/bq-nvd

BigQuery National Vulnerability Database Mirror (bq-nvd)

Primary LanguagePythonGNU General Public License v3.0GPL-3.0

BigQuery National Vulnerability Database Mirror (bq-nvd)

Note that this repository has been deprecated. This project is now maintained at github.com/bq-nvd/bq-nvd.

This project mirrors the National Vulnerability Database (NVD) in Google Cloud BigQuery.

Why would you want to do this? While the NVD's website has nice query features, there are advantages to having the entirety of NVD in a SQL-compliant data warehouse. This also enables you to join the NVD dataset with other datasets.

You can query the Red Team Project's public dataset (red-team-project:bq_nvd.nvd) as an authenticated cloud user. Or you can run your own bq-nvd mirror in your GCP project. See the Usage section for more details.

GCP Setup

This project depends upon several Google Cloud services. If you don't already have an account, you can set one up for free. Most of what's being described in this project should fall under that free tier, but before setting up your own GKE cluster, be sure to explore the GCP Calculator so you'll know if you will incur any costs.

Usage

Querying the public data set

Once you've logged into GCP, you can query this project's bq-nvd dataset, which is public.

Setup

You can use the following example queries from the Google Cloud Console, gcloud SDK, client libraries, or BigQuery API. These examples assume usage of the bq component of the gcloud SDK.

gcloud SDK setup instructions

Example queries

Counting all entries:

export PROJECT_ID=your-project-id
bq query --project_id ${PROJECT_ID} --use_legacy_sql=false "SELECT COUNT(cve.CVE_data_meta.ID) as CVE_Count FROM \`red-team-project.bq_nvd.nvd\`"

Return all Linux CVEs (remove the LIMIT 1 if you really want to do this, there are more than 8,000):

export PROJECT_ID=your-project-id
cat <<EOF >query.txt
SELECT
  *
FROM
  \`red-team-project.bq_nvd.nvd\`
WHERE
  EXISTS (
  SELECT
    1
  FROM
    UNNEST(configurations.nodes) AS nodes
  WHERE
    EXISTS (
    SELECT
      1
    FROM
      UNNEST(nodes.cpe_match) AS cpe_match
    WHERE
      cpe_match.cpe23Uri LIKE '%linux%' ) )
LIMIT 1
EOF
bq query --project_id ${PROJECT_ID} --use_legacy_sql=false --format=prettyjson "`cat query.txt`"

Maintaining your own dataset

If you want to mirror NVD to your own data set, you can do so by running this tool locally.
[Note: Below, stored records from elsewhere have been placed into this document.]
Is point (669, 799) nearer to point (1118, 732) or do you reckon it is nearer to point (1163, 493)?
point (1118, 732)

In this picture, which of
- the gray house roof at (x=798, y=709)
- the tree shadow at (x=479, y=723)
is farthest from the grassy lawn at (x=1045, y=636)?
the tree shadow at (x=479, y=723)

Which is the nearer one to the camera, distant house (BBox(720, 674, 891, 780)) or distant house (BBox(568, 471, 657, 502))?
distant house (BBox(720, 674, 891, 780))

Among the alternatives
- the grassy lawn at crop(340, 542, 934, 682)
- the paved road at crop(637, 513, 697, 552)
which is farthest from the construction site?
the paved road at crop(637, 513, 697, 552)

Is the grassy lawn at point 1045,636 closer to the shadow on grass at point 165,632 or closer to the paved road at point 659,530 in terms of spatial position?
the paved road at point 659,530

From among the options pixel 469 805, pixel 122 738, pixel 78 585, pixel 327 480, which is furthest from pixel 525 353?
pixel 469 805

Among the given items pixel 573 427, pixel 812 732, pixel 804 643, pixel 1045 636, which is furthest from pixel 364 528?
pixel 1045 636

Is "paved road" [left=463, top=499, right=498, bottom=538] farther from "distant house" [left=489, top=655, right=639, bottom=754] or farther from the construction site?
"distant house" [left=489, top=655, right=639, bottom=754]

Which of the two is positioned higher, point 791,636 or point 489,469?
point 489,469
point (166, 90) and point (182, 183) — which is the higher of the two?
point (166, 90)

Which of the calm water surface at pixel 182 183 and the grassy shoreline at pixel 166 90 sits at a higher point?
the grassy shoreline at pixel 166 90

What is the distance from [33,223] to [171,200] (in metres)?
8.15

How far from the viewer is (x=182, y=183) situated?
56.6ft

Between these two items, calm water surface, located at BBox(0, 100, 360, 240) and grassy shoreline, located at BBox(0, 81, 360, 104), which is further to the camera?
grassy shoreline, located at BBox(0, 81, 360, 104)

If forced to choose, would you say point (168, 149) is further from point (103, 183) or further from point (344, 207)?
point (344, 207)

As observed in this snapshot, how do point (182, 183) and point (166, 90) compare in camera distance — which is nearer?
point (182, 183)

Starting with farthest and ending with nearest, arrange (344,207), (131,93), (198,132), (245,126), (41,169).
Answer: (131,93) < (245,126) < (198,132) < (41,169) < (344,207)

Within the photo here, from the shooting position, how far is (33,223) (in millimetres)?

If you want to keep your mirror up to date, you can deploy this tool as a Kubernetes CronJob.

In either case, the first thing you need to do is update the config.yml file to match the details of your project. Modify the project, dataset, and bucket_name environment variables in the CronJob spec file if you're running in Kubernetes. See more below.

You'll also need an IAM service account with the appropriate privileges, as well as its key.

gcloud iam service-accounts create bq-nvd
gcloud projects add-iam-policy-binding my-project \
  --member serviceAccount:bq-nvd@my-project.iam.gserviceaccount.com \
  --role roles/storage.admin
gcloud projects add-iam-policy-binding my-project \
  --member serviceAccount:bq-nvd@my-project.iam.gserviceaccount.com \
  --role roles/bigquery.admin
gcloud iam service-accounts keys create ~/service-account-key.json \
  --iam-account bq-nvd@my-project.iam.gserviceaccount.com

Running locally

Follow these steps to run this tool locally. Note that python3 and pip3 are required.

  1. Clone this repo
git clone https://github.com/redteam-project/bq-nvd
  1. Modify the config.yml file as indicated above.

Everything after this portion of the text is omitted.